**Records from a data source**
****************************************

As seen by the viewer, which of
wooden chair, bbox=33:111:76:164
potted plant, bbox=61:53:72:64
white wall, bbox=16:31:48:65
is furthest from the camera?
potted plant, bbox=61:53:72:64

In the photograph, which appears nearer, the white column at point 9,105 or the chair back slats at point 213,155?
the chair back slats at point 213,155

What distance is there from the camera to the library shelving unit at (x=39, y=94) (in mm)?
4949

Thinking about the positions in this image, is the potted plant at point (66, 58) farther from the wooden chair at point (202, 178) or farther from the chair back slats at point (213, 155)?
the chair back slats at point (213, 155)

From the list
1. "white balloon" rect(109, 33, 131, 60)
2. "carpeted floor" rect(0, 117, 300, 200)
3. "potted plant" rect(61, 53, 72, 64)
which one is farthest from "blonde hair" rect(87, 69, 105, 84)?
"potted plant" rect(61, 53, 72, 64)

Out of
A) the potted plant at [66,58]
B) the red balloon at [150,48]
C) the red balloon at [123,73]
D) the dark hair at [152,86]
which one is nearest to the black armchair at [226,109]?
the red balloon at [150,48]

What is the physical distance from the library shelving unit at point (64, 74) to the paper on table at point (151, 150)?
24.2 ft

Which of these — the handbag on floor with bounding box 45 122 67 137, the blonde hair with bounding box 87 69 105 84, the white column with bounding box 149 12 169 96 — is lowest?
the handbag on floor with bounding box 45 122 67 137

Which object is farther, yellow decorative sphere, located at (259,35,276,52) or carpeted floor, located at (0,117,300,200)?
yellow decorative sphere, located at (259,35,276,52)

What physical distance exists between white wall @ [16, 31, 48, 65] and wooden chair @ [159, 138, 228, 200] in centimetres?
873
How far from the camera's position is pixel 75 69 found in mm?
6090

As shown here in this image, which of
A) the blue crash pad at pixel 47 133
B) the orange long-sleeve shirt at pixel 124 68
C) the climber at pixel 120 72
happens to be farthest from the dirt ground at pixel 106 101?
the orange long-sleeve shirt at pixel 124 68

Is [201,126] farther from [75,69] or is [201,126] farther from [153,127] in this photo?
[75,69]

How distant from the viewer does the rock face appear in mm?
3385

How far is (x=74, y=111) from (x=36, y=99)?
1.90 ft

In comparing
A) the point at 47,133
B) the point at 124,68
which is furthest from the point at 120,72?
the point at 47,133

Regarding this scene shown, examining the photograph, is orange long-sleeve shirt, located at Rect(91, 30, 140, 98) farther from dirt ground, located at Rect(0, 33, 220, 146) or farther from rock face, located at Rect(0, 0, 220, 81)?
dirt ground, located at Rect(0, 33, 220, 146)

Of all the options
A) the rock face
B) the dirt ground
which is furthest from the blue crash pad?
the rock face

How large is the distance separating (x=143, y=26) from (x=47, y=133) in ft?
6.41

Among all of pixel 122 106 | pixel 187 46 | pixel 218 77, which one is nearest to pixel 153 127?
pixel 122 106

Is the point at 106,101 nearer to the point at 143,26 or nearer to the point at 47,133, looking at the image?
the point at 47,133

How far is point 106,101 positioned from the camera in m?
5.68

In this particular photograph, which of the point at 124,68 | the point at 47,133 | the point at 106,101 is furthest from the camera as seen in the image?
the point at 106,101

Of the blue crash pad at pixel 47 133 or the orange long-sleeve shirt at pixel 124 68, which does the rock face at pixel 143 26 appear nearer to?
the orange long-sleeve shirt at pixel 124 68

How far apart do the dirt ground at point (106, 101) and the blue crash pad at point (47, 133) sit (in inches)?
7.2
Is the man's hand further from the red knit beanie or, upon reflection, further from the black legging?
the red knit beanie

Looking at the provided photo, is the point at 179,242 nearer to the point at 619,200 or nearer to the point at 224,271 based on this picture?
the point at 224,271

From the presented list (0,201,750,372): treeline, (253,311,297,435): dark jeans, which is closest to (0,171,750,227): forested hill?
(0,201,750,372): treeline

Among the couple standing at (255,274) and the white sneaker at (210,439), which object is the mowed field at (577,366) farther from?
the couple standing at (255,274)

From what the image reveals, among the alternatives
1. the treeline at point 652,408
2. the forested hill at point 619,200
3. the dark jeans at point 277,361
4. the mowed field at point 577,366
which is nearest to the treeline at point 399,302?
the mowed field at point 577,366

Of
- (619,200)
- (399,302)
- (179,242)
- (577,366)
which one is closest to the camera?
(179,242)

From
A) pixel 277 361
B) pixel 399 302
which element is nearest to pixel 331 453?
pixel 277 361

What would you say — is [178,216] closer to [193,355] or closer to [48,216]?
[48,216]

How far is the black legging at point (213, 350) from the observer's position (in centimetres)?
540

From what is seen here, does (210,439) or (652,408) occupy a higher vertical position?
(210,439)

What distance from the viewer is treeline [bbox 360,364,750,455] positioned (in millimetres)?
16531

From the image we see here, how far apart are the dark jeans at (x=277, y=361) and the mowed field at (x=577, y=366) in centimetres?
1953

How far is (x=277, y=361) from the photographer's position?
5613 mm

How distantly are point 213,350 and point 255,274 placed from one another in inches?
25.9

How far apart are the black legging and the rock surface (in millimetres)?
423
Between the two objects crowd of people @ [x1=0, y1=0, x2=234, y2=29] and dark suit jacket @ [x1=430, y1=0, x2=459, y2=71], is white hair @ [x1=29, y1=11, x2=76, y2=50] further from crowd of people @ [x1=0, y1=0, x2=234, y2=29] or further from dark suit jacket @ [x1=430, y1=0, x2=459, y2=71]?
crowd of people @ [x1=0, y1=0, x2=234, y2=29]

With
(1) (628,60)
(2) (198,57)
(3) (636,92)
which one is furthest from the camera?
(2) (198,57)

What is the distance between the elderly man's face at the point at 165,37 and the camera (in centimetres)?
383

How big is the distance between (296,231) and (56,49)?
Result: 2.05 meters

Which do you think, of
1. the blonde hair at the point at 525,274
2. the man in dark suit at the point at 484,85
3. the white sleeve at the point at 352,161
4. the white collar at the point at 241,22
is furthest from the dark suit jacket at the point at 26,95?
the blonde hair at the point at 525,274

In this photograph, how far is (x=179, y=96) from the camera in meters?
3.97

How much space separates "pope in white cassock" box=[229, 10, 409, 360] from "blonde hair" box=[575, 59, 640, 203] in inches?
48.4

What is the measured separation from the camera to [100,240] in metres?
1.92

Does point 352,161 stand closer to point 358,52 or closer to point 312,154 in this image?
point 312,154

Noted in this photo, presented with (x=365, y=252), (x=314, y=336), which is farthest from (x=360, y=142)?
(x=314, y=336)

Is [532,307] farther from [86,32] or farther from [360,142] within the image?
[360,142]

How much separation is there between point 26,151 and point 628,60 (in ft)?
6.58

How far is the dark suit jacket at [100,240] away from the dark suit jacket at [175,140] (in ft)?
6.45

****************************************

**PROBLEM TO WORK ON**
Quote, word for word, every line starting at the one that contains "What is the distance" and ending with the final line of the entries.

**SOLUTION BELOW**
What is the distance between the elderly man's face at the point at 165,37 and the camera (in centimetres)?
383

How big is the distance between (296,231) and (56,49)?
Result: 2.05 meters

Which do you think, of
1. the blonde hair at the point at 525,274
2. the man in dark suit at the point at 484,85
3. the white sleeve at the point at 352,161
4. the white collar at the point at 241,22
is furthest from the dark suit jacket at the point at 26,95?
the blonde hair at the point at 525,274

In this photograph, how far is (x=179, y=96) from the camera in meters?
3.97

How much space separates "pope in white cassock" box=[229, 10, 409, 360] from "blonde hair" box=[575, 59, 640, 203] in inches?
48.4

What is the measured separation from the camera to [100,240] in metres?
1.92

Does point 352,161 stand closer to point 358,52 or closer to point 312,154 in this image?
point 312,154

Noted in this photo, presented with (x=365, y=252), (x=314, y=336), which is farthest from (x=360, y=142)?
(x=314, y=336)

Is [532,307] farther from [86,32] or farther from [360,142] within the image?
[360,142]

How much separation is there between point 26,151 and point 628,60 (in ft)?
6.58

How far is the dark suit jacket at [100,240] away from the dark suit jacket at [175,140] (in ft)?
6.45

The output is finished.